WORK ORDER: A verbatim reproduction of the lines below, from the line containing "Q: How many?" through the line containing "common name: spiny lizards", both ends included, is the whole required output.

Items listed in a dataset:
—————

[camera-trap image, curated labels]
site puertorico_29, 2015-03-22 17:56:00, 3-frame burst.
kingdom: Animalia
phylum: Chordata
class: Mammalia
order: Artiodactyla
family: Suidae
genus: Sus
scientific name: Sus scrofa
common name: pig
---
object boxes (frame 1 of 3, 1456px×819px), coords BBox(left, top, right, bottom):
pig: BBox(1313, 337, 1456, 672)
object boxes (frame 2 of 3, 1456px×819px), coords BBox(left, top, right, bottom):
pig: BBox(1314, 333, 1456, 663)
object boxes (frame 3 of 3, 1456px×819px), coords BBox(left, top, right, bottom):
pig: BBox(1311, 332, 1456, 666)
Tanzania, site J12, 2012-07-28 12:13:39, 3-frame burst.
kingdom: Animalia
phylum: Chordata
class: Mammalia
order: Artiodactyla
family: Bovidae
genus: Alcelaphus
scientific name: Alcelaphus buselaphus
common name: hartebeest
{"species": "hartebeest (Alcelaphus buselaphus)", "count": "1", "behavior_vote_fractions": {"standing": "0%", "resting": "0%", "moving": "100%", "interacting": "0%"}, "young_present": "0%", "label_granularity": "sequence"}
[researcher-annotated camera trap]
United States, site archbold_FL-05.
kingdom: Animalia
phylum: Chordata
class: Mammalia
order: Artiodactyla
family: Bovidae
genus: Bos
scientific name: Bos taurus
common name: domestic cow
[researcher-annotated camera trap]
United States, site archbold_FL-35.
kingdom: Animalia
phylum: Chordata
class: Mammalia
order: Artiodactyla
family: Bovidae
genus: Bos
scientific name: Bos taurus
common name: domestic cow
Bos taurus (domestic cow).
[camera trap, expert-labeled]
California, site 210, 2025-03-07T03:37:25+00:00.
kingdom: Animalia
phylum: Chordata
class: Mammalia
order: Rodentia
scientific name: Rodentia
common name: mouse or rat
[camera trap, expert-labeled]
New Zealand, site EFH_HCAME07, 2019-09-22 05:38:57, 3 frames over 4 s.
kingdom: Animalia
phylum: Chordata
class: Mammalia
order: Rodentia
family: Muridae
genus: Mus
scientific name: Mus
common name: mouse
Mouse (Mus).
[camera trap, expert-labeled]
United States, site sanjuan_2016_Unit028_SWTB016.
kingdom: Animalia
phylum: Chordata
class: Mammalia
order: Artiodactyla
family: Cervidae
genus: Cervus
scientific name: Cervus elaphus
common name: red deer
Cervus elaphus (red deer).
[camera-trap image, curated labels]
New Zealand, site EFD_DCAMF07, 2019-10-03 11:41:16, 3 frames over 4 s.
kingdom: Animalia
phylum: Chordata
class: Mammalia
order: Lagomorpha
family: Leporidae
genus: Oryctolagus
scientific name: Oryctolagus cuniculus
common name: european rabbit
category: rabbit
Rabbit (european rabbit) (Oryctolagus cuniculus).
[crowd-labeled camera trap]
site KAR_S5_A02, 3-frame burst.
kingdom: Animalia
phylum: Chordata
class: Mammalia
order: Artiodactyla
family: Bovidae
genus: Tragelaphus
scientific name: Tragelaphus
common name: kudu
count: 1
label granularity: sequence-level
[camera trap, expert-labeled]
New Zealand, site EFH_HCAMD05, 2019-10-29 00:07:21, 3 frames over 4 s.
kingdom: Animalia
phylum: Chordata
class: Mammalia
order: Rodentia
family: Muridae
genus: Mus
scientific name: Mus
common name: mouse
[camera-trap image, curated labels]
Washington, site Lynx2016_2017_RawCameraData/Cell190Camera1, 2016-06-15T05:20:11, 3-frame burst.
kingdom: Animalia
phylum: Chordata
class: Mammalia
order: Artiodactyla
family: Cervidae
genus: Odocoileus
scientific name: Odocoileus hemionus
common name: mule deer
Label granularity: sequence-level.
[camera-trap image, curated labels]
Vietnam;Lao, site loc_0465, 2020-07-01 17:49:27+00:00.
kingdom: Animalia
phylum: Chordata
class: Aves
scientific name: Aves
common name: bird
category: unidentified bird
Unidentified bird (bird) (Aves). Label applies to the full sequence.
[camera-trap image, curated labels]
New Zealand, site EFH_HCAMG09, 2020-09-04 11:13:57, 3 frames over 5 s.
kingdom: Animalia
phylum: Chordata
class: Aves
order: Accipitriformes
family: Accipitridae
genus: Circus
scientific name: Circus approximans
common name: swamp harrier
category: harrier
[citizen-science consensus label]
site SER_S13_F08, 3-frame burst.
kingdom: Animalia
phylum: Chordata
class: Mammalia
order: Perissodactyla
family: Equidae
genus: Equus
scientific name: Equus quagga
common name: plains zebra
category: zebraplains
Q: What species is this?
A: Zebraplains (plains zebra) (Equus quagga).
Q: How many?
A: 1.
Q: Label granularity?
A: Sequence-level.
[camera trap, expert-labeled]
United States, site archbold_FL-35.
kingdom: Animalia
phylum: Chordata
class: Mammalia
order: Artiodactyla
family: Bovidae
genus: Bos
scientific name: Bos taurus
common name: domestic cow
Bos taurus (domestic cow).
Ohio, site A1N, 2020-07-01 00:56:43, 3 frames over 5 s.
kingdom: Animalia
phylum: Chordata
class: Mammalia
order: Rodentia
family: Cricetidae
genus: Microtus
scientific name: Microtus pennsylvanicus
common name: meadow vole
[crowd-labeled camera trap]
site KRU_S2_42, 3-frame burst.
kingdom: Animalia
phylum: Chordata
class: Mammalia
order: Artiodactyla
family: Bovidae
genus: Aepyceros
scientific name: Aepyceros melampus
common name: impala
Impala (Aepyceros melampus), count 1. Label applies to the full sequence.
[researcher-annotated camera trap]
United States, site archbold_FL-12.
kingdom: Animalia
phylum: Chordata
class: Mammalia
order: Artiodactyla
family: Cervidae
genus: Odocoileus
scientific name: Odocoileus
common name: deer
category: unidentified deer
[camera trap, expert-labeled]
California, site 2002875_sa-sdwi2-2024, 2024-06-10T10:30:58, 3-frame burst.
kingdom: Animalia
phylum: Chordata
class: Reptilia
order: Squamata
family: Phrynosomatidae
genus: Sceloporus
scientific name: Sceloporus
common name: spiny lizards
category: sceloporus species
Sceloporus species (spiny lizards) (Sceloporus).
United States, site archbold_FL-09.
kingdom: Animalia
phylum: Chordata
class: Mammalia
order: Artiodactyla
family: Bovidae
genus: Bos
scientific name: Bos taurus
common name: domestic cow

—————

TASK OUTPUT:
Q: How many?
A: 1.
Q: Label granularity?
A: Sequence-level.
[camera trap, expert-labeled]
United States, site archbold_FL-35.
kingdom: Animalia
phylum: Chordata
class: Mammalia
order: Artiodactyla
family: Bovidae
genus: Bos
scientific name: Bos taurus
common name: domestic cow
Bos taurus (domestic cow).
Ohio, site A1N, 2020-07-01 00:56:43, 3 frames over 5 s.
kingdom: Animalia
phylum: Chordata
class: Mammalia
order: Rodentia
family: Cricetidae
genus: Microtus
scientific name: Microtus pennsylvanicus
common name: meadow vole
[crowd-labeled camera trap]
site KRU_S2_42, 3-frame burst.
kingdom: Animalia
phylum: Chordata
class: Mammalia
order: Artiodactyla
family: Bovidae
genus: Aepyceros
scientific name: Aepyceros melampus
common name: impala
Impala (Aepyceros melampus), count 1. Label applies to the full sequence.
[researcher-annotated camera trap]
United States, site archbold_FL-12.
kingdom: Animalia
phylum: Chordata
class: Mammalia
order: Artiodactyla
family: Cervidae
genus: Odocoileus
scientific name: Odocoileus
common name: deer
category: unidentified deer
[camera trap, expert-labeled]
California, site 2002875_sa-sdwi2-2024, 2024-06-10T10:30:58, 3-frame burst.
kingdom: Animalia
phylum: Chordata
class: Reptilia
order: Squamata
family: Phrynosomatidae
genus: Sceloporus
scientific name: Sceloporus
common name: spiny lizards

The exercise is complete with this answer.